- Directed by: Kiyoshi Kurosawa
- Starring: Tony Leung Chiu Wai Shota Matsuda Atsuko Maeda
- Distributed by: Prenom H Shochiku
- Country: Japan
- Language: Mandarin
- Budget: $10 million

= 1905 (film) =

1905 (一九〇五, Ichi Kyū Zero Go) is a Japanese film that was to be directed by Kiyoshi Kurosawa and starring Tony Leung Chiu Wai, Shota Matsuda, and Atsuko Maeda. Originally scheduled to be released in late 2013, on 25 February 2013, it was announced that production of the film had been cancelled before filming could start due to difficulties with Tony Leung's involvement exacerbated by the Senkaku Islands dispute and the bankruptcy of Prenom H on 20 February 2013.

==Plot==
In 1905, during the waning years of the Qing Dynasty, at a time when numerous Chinese revolutionaries traveled to Japan as students to study modernization, Yan Yunlong (Tony Leung Chiu Wai), a loan shark, travels to Japan to collect overdue debts from five men. Meanwhile, Tamotsu Kato (Shota Matsuda) is a member of Houkokukai, an ultra-nationalist group, who is also searching for the same five men.

==Cast==
- Tony Leung Chiu Wai as Yan Yunlong
- Shota Matsuda as Tamotsu Kato
- Atsuko Maeda

==Production==
Plans for the film were made in 2009. Although the film was a Japanese production, approximately 90% of dialogue was to be in Chinese. Filming was scheduled to start in November 2012, in various locations in Japan and Taiwan.

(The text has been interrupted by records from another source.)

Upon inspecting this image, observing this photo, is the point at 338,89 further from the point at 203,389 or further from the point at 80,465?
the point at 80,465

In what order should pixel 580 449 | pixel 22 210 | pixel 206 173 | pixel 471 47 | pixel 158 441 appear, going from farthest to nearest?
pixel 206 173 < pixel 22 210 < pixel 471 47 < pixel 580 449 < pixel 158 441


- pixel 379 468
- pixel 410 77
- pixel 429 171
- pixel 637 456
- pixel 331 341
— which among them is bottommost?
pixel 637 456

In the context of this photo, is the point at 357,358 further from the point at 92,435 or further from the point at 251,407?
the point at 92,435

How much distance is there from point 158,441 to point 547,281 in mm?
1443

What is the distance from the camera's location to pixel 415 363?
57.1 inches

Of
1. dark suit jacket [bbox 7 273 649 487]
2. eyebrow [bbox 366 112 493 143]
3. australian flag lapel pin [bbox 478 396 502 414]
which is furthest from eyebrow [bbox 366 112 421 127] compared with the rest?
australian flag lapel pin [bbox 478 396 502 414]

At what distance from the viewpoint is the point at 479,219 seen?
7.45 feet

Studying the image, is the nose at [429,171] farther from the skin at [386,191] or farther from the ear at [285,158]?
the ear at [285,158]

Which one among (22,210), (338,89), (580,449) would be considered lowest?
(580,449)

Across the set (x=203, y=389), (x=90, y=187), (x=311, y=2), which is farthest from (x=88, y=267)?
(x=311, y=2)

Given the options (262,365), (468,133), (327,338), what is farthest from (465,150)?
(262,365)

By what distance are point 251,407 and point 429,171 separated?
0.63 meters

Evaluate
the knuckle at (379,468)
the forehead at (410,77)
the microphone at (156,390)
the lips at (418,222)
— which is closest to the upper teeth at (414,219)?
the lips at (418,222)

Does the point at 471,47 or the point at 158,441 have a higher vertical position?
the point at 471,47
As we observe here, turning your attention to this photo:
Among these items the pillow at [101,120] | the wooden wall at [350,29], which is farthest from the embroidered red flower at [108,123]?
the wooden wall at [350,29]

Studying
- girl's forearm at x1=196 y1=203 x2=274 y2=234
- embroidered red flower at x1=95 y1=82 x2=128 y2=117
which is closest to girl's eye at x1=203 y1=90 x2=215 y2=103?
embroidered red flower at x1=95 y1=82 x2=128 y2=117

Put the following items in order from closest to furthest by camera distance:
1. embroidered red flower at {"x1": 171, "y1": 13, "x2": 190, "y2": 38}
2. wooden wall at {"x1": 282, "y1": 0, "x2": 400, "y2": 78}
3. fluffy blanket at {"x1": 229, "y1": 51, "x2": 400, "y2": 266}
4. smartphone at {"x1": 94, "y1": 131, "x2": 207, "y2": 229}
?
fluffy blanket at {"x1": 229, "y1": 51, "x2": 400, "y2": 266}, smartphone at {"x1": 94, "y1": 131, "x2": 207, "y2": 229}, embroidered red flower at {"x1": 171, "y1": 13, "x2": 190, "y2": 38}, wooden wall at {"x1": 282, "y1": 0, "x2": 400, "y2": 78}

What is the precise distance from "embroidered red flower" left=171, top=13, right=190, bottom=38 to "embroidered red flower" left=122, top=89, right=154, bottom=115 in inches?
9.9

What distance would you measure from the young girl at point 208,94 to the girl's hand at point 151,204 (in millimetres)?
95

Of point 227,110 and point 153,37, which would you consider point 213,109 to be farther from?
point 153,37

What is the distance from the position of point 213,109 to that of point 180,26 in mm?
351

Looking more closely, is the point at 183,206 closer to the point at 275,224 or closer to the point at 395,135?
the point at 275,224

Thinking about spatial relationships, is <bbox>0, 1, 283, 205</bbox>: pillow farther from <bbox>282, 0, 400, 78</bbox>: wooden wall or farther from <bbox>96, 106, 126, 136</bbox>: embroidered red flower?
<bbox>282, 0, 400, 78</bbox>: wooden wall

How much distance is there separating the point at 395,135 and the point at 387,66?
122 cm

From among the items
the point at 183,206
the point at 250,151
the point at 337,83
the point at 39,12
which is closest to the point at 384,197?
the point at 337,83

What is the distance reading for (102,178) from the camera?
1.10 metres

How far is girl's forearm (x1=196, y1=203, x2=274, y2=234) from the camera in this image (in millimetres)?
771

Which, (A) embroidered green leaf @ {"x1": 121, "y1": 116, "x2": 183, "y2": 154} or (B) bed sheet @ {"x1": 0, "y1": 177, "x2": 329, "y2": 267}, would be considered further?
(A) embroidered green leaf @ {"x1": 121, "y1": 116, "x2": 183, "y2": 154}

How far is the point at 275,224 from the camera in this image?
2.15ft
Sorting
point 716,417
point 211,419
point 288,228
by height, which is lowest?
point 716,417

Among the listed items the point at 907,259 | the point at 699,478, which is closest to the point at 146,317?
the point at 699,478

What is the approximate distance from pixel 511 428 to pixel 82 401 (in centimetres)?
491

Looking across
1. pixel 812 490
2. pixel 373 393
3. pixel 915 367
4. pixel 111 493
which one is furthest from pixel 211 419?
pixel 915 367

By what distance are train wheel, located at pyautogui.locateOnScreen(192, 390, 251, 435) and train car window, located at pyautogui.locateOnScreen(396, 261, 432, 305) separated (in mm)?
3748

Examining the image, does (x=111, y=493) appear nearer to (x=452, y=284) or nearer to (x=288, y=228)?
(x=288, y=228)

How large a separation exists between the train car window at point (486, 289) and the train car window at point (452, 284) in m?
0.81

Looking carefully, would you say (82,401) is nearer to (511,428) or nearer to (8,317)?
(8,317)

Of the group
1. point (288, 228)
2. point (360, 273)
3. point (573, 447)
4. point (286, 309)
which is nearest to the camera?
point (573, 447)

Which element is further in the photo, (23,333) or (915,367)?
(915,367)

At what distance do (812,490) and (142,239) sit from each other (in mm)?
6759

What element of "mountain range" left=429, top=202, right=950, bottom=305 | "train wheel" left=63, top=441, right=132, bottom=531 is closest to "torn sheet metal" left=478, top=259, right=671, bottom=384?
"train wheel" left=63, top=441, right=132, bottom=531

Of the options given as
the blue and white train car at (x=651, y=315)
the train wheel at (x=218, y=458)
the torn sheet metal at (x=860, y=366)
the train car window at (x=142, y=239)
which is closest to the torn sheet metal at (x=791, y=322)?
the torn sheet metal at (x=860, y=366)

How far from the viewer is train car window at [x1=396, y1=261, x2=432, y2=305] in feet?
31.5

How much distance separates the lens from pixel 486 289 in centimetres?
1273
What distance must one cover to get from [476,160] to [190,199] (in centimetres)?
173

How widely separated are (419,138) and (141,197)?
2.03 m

The film was scheduled to be released in Fall 2013. During the filming process, the set in Taiwan was to recreate Yokohama as it appeared in 1905. The film was backed by Hong Kong-based film studio Sil-Metropole, and was to be co-distributed by Shochiku and Prenom H. The project was estimated to cost $10 million, and was Kurosawa's largest film to date.